Unsicherheit für Beschäftigte und Geflüchtete

Lars Mörking im Gespräch mit Sebastian Woldorf

UZ: Du arbeitest in der Flüchtlingssozialarbeit. In welchem Bereich konkret?

Sebastian Woldorf: Ich arbeite in der Kommunalverwaltung als Sozialarbeiter für Geflüchtete. Einerseits mache ich ganz normale Migrationsberatung, lebensweltliche Fragen, auch zu ihrem Aufenthaltsrecht. Zum anderen bin ich in den Heimen aktiv und bin für ehrenamtliche Stadtteilinitiativen Ansprechpartner.

Ich bin Ansprechpartner für alle, die im Leistungsbezug des Asylbewerberleistungsgesetzes sind, also auch diejenigen, die keine Anerkennung kriegen.

UZ: Welche Rechte haben Flüchtlinge?

Sebastian Woldorf: Zunächst: Für Flüchtlinge gelten Sondergesetze, die sie schlechter stellen. Das gilt für alle Lebensbereiche. In der Gesundheitsversorgung ist das sehr eklatant, eine ärztliche Behandlung ist nur bei akuten Schmerzen möglich.

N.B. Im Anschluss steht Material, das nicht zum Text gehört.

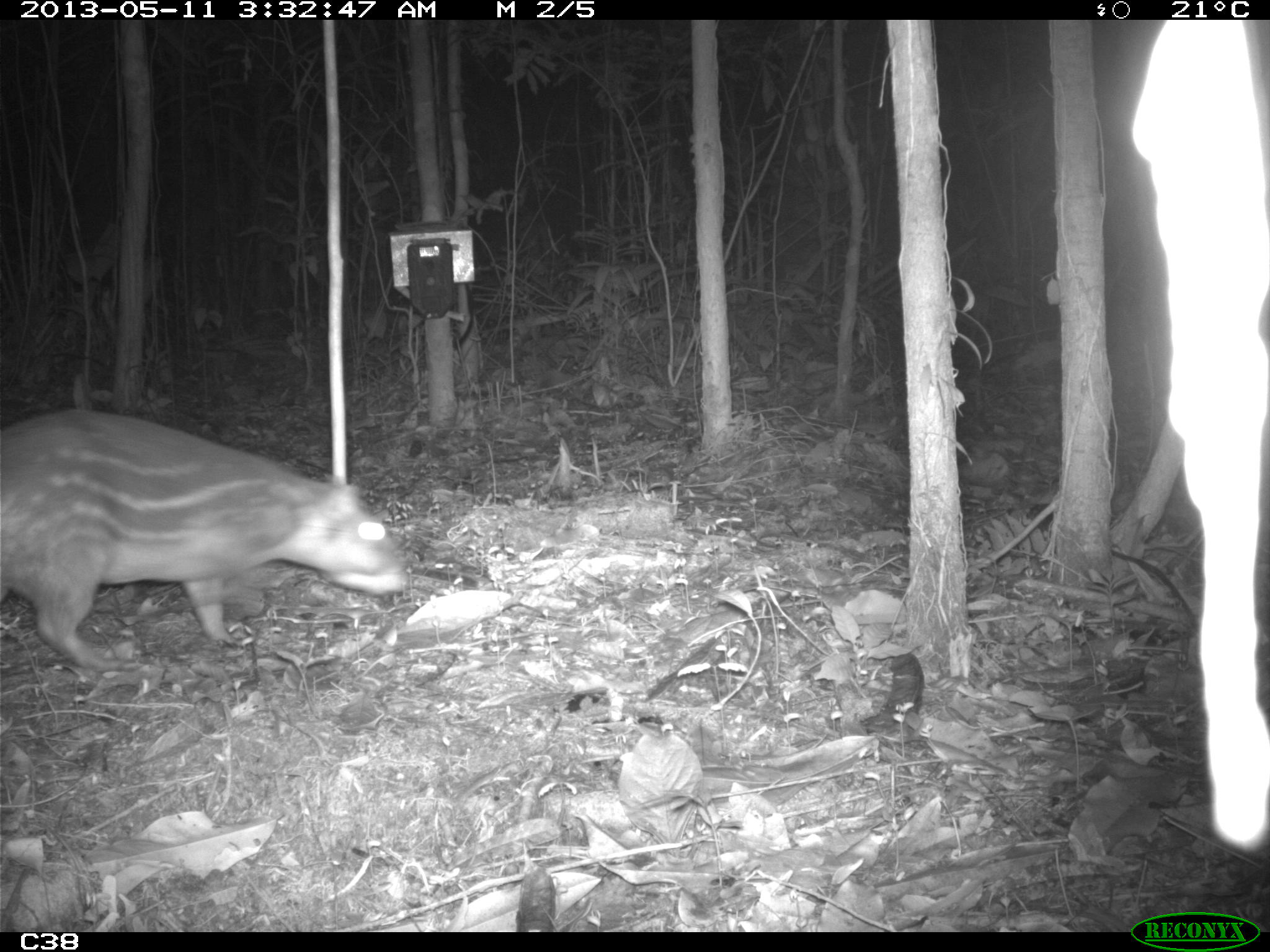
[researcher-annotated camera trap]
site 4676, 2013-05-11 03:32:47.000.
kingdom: Animalia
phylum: Chordata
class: Mammalia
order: Rodentia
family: Cuniculidae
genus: Cuniculus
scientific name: Cuniculus paca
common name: spotted paca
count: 1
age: adult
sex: female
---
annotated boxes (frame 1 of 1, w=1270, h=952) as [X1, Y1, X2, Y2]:
cuniculus paca: [0, 409, 407, 663]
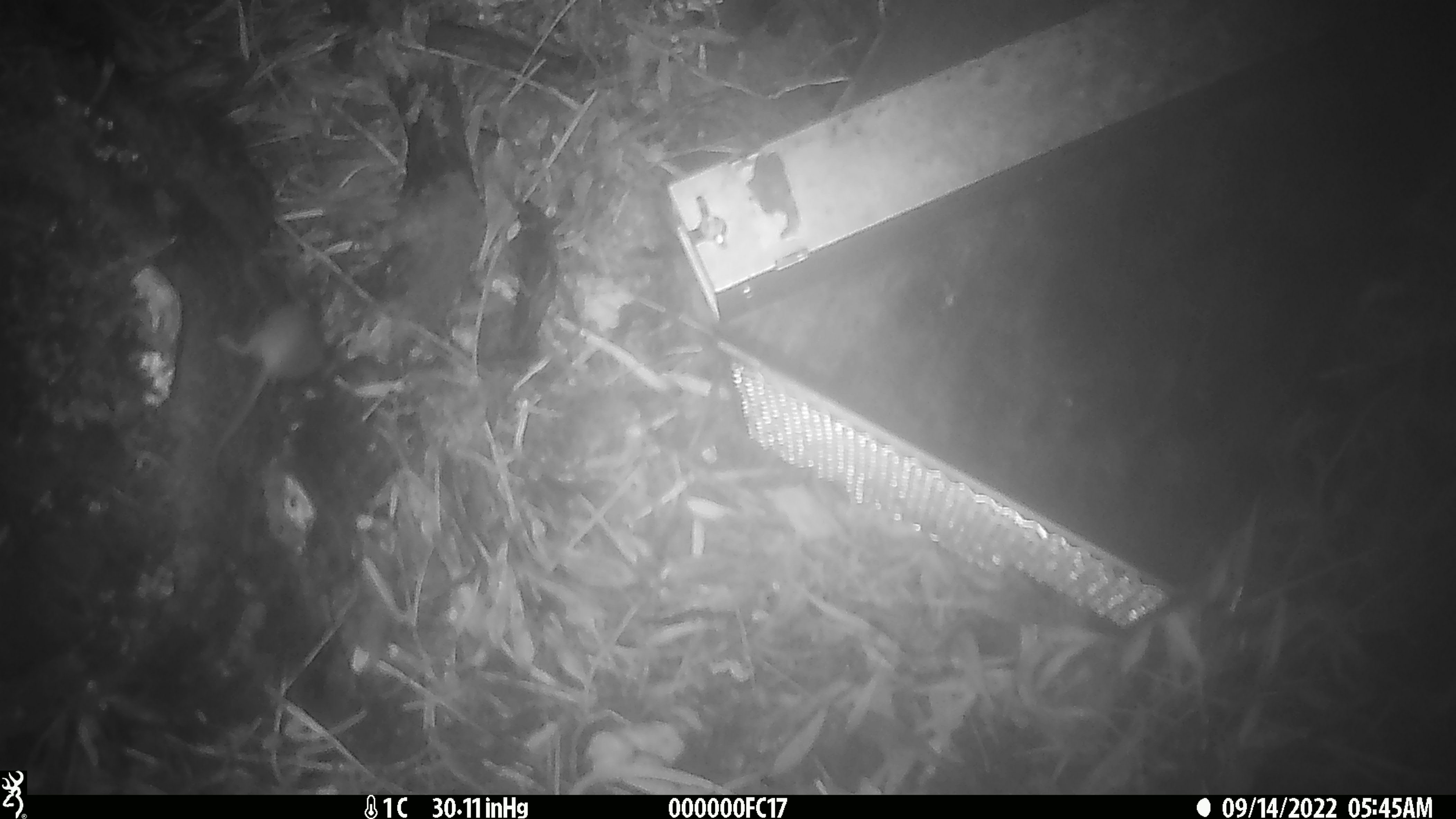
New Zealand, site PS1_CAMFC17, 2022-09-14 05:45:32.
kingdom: Animalia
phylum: Chordata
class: Mammalia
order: Rodentia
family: Muridae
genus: Mus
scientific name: Mus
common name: mouse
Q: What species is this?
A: Mouse (Mus).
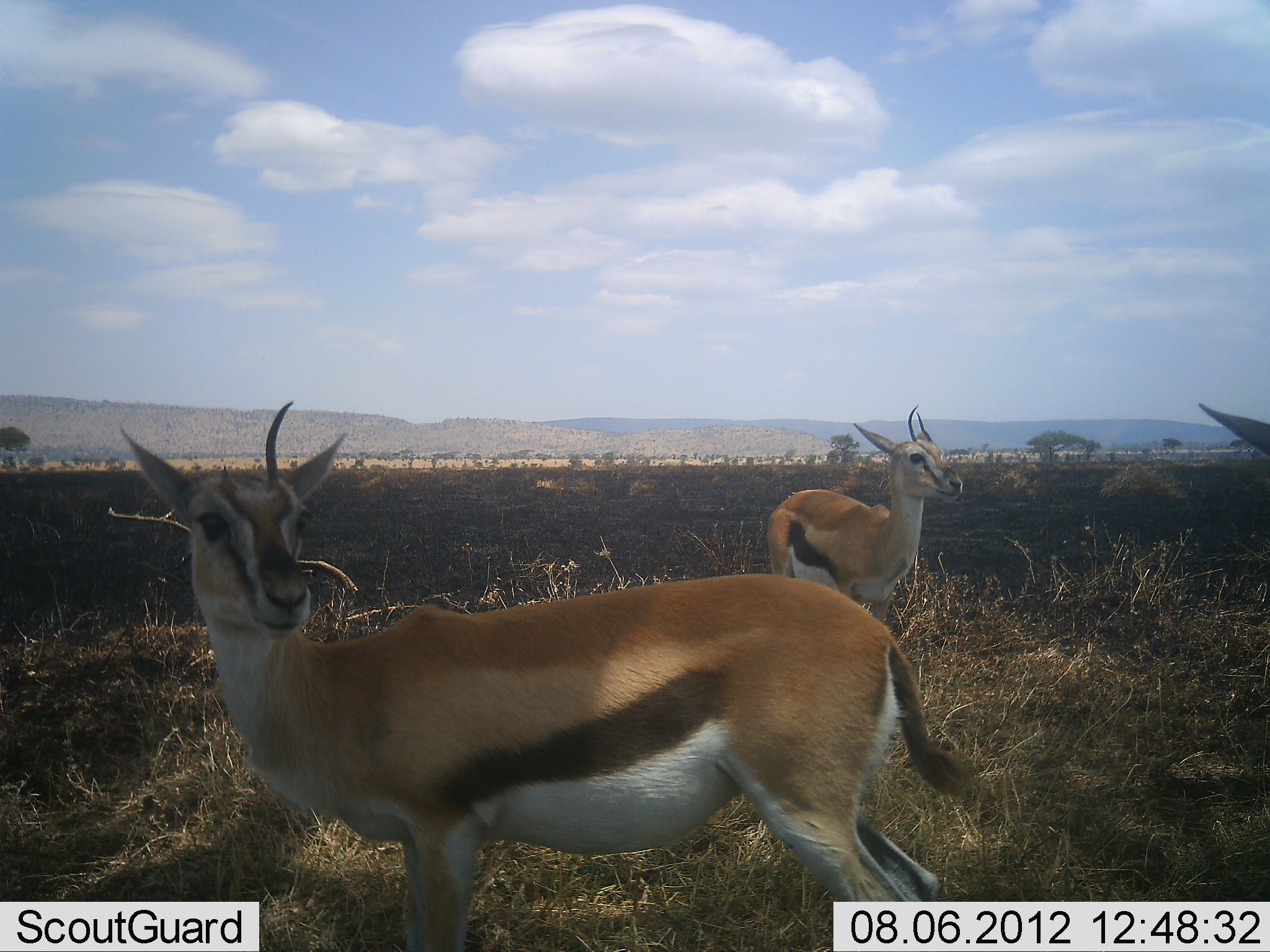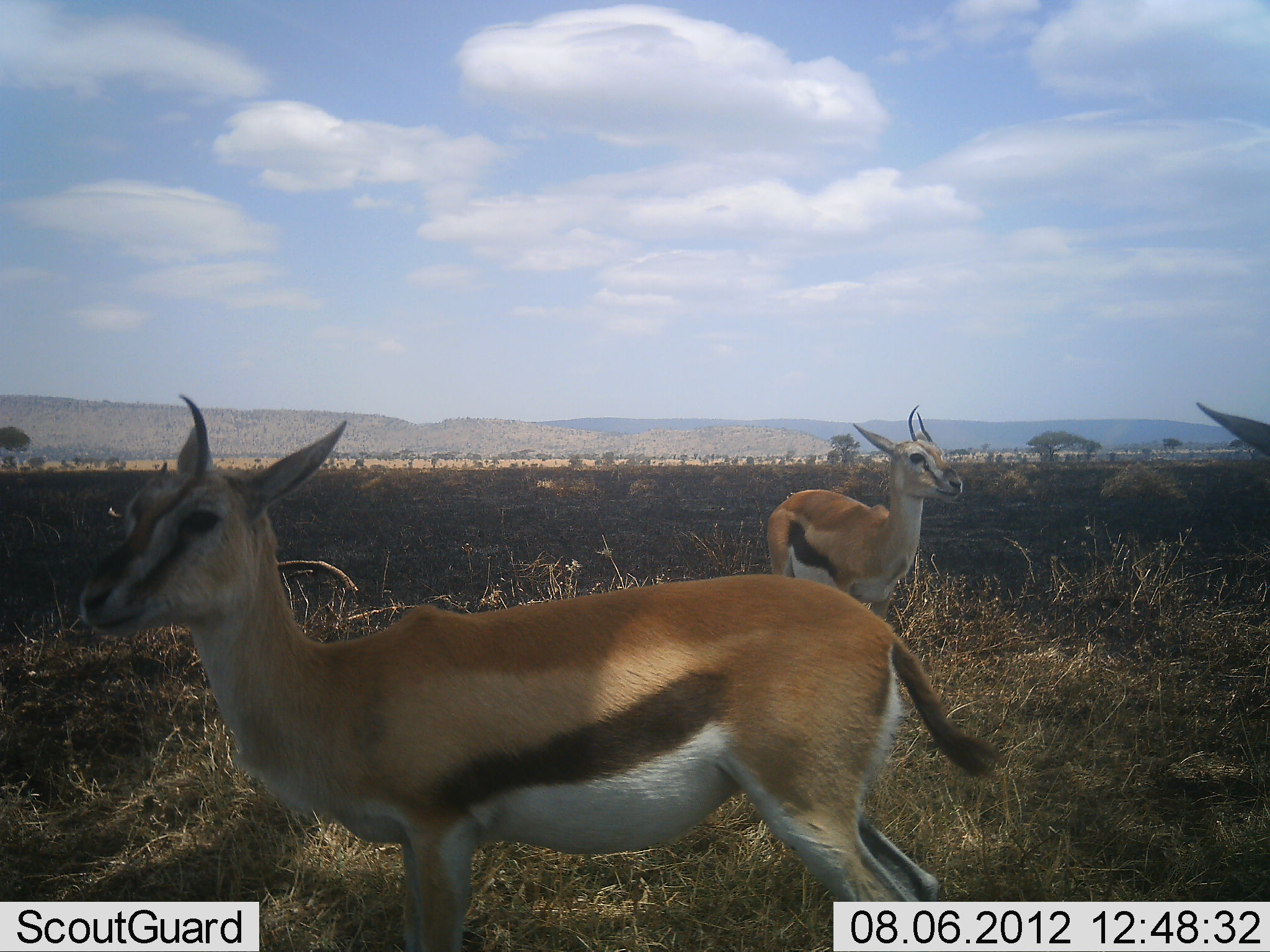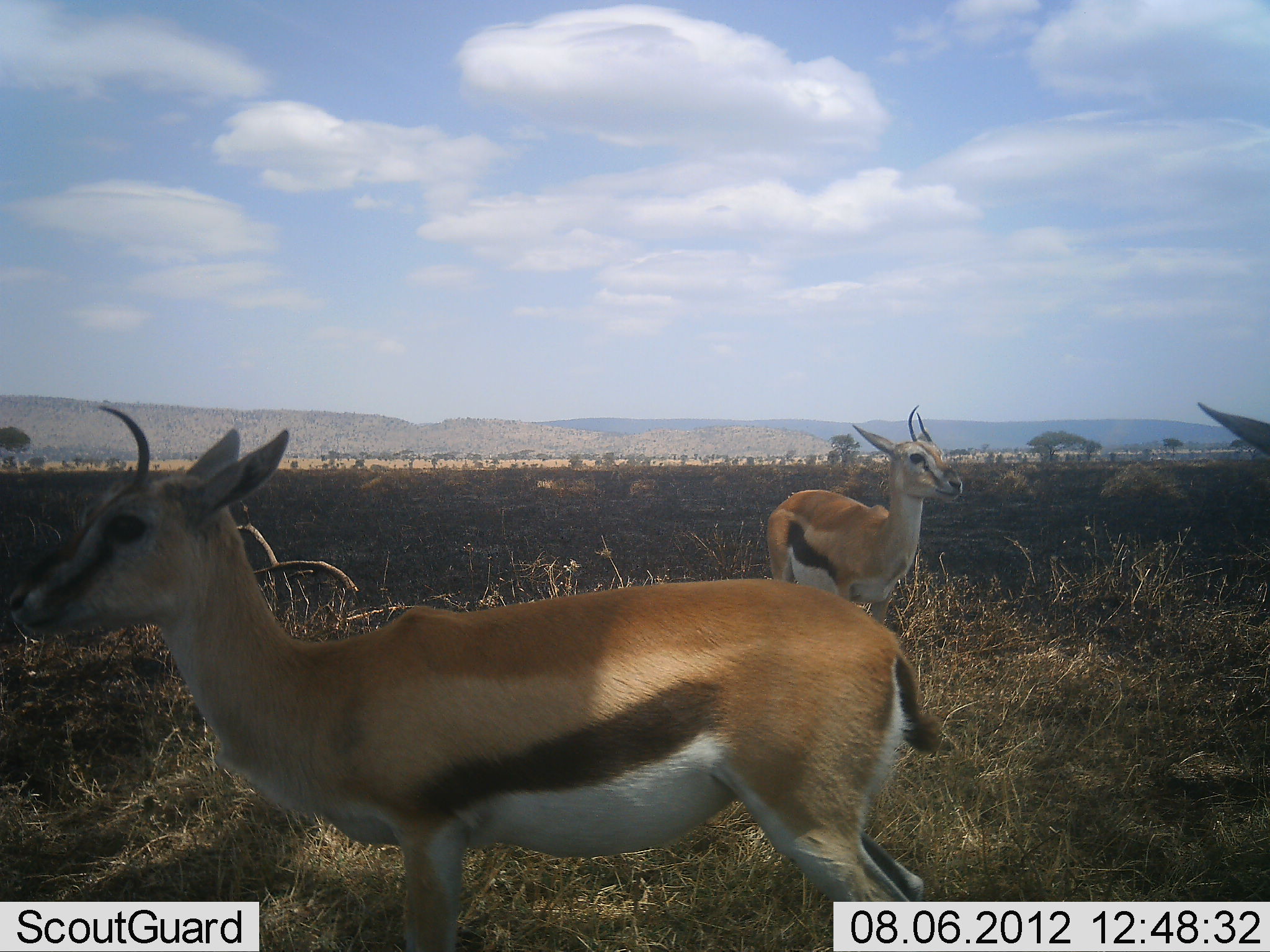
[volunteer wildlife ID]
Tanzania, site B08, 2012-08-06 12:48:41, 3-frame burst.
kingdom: Animalia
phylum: Chordata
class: Mammalia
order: Artiodactyla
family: Bovidae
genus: Eudorcas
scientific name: Eudorcas thomsonii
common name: thomson's gazelle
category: gazellethomsons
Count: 3.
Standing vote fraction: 100%.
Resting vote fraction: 10%.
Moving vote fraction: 10%.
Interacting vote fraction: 0%.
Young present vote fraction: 0%.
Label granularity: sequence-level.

UZ: Was erlebst du bei den Geflüchteten, die Asyl bekommen, also eine Bleibeperspektive haben?

Sebastian Woldorf: Ihnen steht zunächst einmal ein riesiger bürokratischer Aufwand bevor. Diejenigen, die anerkannt werden, wechseln direkt in die Zuständigkeit des Jobcenters, müssen Anträge stellen, ein Konto eröffnen, eine Rentenversicherungsnummer beantragen, sich krankenversichern usw.

UZ: Und was wird ihnen vom Jobcenter angeboten?

Sebastian Woldorf: Die erste Maßnahme des Jobcenters ist der Integrationskurs. Bis Geflüchtete den bekommen, vergeht schon wieder eine lange Wartezeit. Momentan gibt es nicht genug Sprachschulen, d. h. es kann nicht direkt ein Sprachkurs vermittelt werden, da vergehen schon mal drei, vier oder auch fünf Monate. Was an Arbeitsmöglichkeiten angeboten wird, sind vor allem „Ein-Euro-Jobs“. Das findet schon in den Unterkünften statt, wo diese Art der Beschäftigung massiv ausgeweitet und damit normale Jobs, die u. a. auch von Fachkräften ausgeführt wurden, ersetzt. Das betrifft Hausmeister, Reinigungskräfte, usw.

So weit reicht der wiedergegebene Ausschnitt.